> [Data listing]:
#####
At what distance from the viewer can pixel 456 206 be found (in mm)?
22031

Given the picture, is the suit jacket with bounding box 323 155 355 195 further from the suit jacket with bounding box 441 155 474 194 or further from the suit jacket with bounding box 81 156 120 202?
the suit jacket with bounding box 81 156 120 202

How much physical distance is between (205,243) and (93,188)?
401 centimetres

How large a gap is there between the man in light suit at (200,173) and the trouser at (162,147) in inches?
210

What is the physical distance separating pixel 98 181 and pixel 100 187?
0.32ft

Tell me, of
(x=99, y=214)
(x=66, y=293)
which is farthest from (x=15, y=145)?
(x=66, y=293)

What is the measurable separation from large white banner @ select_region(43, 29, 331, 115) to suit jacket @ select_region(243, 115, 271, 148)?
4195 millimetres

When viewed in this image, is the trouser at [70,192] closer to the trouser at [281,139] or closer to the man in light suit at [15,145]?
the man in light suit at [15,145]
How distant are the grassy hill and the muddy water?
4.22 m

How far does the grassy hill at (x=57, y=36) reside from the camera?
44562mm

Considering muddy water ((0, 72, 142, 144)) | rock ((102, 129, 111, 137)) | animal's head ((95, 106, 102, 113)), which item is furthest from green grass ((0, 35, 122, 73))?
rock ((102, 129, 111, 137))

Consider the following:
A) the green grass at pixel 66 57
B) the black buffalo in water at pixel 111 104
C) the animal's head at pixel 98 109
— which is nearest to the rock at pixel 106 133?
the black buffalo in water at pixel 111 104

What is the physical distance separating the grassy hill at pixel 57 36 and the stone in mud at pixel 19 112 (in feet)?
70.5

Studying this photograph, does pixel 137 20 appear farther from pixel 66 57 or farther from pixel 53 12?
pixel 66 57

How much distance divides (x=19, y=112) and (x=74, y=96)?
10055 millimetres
#####
> [WHAT YOU HAVE TO DO]: Reproduce verbatim the lines from the start of the data through the line containing "4195 millimetres", including that line.

> [REPLY]:
At what distance from the viewer can pixel 456 206 be found (in mm)?
22031

Given the picture, is the suit jacket with bounding box 323 155 355 195 further from the suit jacket with bounding box 441 155 474 194 or further from the suit jacket with bounding box 81 156 120 202?
the suit jacket with bounding box 81 156 120 202

How much physical distance is between (205,243) and (93,188)?
401 centimetres

How large a gap is there between the man in light suit at (200,173) and the trouser at (162,147) in inches?
210

What is the physical distance separating pixel 98 181 and pixel 100 187?
0.32ft

Tell me, of
(x=99, y=214)
(x=66, y=293)
which is farthest from (x=15, y=145)?
(x=66, y=293)

What is the measurable separation from large white banner @ select_region(43, 29, 331, 115) to suit jacket @ select_region(243, 115, 271, 148)?
4195 millimetres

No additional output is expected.